[Entries from a dataset]
· · · · ·

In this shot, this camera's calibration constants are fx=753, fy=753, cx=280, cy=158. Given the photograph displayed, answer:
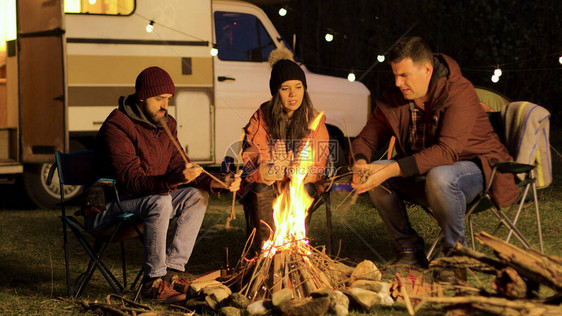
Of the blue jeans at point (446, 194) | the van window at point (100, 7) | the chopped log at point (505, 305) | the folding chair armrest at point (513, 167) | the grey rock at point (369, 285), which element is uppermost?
the van window at point (100, 7)

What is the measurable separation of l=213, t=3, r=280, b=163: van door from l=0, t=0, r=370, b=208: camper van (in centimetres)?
1

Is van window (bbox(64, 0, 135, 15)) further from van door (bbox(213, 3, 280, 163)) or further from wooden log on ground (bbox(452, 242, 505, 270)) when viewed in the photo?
wooden log on ground (bbox(452, 242, 505, 270))

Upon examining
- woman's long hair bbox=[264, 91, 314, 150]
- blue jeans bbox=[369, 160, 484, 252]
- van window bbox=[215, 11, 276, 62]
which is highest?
van window bbox=[215, 11, 276, 62]

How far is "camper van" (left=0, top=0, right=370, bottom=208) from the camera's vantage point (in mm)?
7258

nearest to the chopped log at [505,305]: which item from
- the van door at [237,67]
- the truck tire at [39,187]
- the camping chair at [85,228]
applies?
the camping chair at [85,228]

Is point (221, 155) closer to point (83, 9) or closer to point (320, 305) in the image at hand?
point (83, 9)

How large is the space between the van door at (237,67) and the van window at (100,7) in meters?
0.90

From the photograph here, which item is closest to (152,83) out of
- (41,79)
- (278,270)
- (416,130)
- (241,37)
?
(278,270)

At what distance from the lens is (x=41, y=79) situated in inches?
287

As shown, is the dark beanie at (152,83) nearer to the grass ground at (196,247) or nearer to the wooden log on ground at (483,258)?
the grass ground at (196,247)

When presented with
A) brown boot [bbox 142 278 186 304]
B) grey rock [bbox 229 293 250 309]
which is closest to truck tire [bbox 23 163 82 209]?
brown boot [bbox 142 278 186 304]

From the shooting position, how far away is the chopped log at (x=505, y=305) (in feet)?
9.43

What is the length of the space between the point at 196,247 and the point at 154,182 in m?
1.79

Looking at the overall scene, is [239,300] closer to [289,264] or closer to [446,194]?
[289,264]
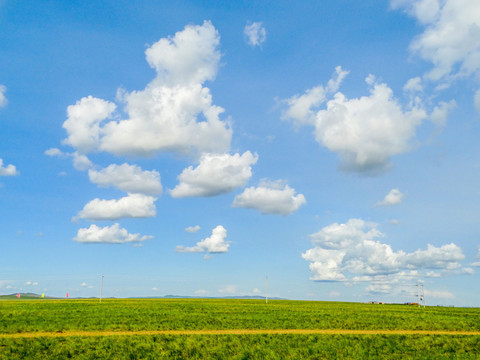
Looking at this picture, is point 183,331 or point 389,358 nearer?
point 389,358

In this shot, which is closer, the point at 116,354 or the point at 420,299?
the point at 116,354

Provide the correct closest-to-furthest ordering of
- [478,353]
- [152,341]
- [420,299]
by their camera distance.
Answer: [478,353]
[152,341]
[420,299]

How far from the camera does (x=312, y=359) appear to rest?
22328 mm

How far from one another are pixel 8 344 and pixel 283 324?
2608 cm

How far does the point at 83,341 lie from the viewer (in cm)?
2673

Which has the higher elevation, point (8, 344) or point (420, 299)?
point (8, 344)

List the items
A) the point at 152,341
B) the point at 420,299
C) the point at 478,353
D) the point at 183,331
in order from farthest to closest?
the point at 420,299
the point at 183,331
the point at 152,341
the point at 478,353

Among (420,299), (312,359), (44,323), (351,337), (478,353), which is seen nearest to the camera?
(312,359)

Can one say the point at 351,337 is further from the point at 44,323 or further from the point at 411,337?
the point at 44,323

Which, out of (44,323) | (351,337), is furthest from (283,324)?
(44,323)

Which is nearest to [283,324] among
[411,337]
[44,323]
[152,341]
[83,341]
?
[411,337]

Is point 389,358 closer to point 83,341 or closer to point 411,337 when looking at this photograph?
point 411,337

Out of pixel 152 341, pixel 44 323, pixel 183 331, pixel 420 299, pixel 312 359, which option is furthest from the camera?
pixel 420 299

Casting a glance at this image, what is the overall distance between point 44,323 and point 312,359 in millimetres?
30190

· · · · ·

• **Stated task**: Copy out all the data without changing anything, and drop the pictures.

• **Solution to the problem**:
In this shot, this camera's calibration constants are fx=753, fy=753, cx=280, cy=158. Given the photograph displayed, answer:
Of the blue jeans at point (446, 194) | the van window at point (100, 7) | the chopped log at point (505, 305) | the folding chair armrest at point (513, 167) | the grey rock at point (369, 285), which element is uppermost?
the van window at point (100, 7)

What is the measurable separation of l=213, t=3, r=280, b=163: van door from l=0, t=0, r=370, b=208: camper van (in centimetres)?
1

Is van window (bbox(64, 0, 135, 15)) further from van door (bbox(213, 3, 280, 163)) or further from wooden log on ground (bbox(452, 242, 505, 270)) when viewed in the photo?
wooden log on ground (bbox(452, 242, 505, 270))

Upon examining
- woman's long hair bbox=[264, 91, 314, 150]
- blue jeans bbox=[369, 160, 484, 252]
- van window bbox=[215, 11, 276, 62]
which is highest?
van window bbox=[215, 11, 276, 62]

How far is "camper van" (left=0, top=0, right=370, bottom=208) from the camera's vantage point (in mm)?
7258

nearest to the chopped log at [505,305]: which item from
- the van door at [237,67]
- the truck tire at [39,187]
- the camping chair at [85,228]
applies?
the camping chair at [85,228]

Is point (221, 155) closer to point (83, 9) or closer to point (320, 305) in the image at hand?
point (83, 9)

How large is the space between the van door at (237,67) and the van window at (100,7) in meters?
0.90

From the photograph here, which item is closest to (152,83) out of
- (41,79)
- (278,270)
- (416,130)
- (241,37)
?
(278,270)

At what distance from the lens is (x=41, y=79) situated in inches?
287

As shown, is the dark beanie at (152,83) nearer to the grass ground at (196,247) or nearer to the wooden log on ground at (483,258)?
the grass ground at (196,247)

When presented with
A) brown boot [bbox 142 278 186 304]
B) grey rock [bbox 229 293 250 309]
which is closest to truck tire [bbox 23 163 82 209]?
brown boot [bbox 142 278 186 304]

From the shooting position, how far away is the chopped log at (x=505, y=305) (in feet)?
9.43

What is the length of the space between the point at 196,247 and the point at 154,182 in m?
1.79

Looking at the overall scene, is [239,300] closer to [289,264] or closer to [446,194]?
[289,264]
Looking at this picture, is point 183,331 or point 389,358 nearer?
point 389,358

In this shot, which is closer, the point at 116,354 or the point at 420,299?
the point at 116,354

Provide the correct closest-to-furthest ordering of
- [478,353]
- [152,341]
- [420,299]
by their camera distance.
Answer: [478,353]
[152,341]
[420,299]

How far from the camera does (x=312, y=359) appear to rest?
22328 mm

How far from one another are pixel 8 344 and pixel 283 324?
2608 cm

How far does the point at 83,341 lie from the viewer (in cm)?
2673

Which has the higher elevation, point (8, 344) or point (420, 299)?
point (8, 344)

List the items
A) the point at 152,341
B) the point at 420,299
C) the point at 478,353
D) the point at 183,331
in order from farthest to closest?
the point at 420,299
the point at 183,331
the point at 152,341
the point at 478,353

Among (420,299), (312,359), (44,323), (351,337), (478,353), which is seen nearest to the camera?
(312,359)

Can one say the point at 351,337 is further from the point at 44,323 or further from the point at 411,337?
the point at 44,323

Which, out of (44,323) | (351,337), is furthest from (283,324)?
(44,323)

Which is nearest to [283,324] among
[411,337]
[44,323]
[152,341]
[83,341]
?
[411,337]

Is point 389,358 closer to point 83,341 or closer to point 411,337 when looking at this photograph?
point 411,337

Out of pixel 152 341, pixel 44 323, pixel 183 331, pixel 420 299, pixel 312 359, which option is furthest from the camera?
pixel 420 299

Casting a glance at this image, what is the overall distance between point 44,323 and point 312,359 in millimetres?
30190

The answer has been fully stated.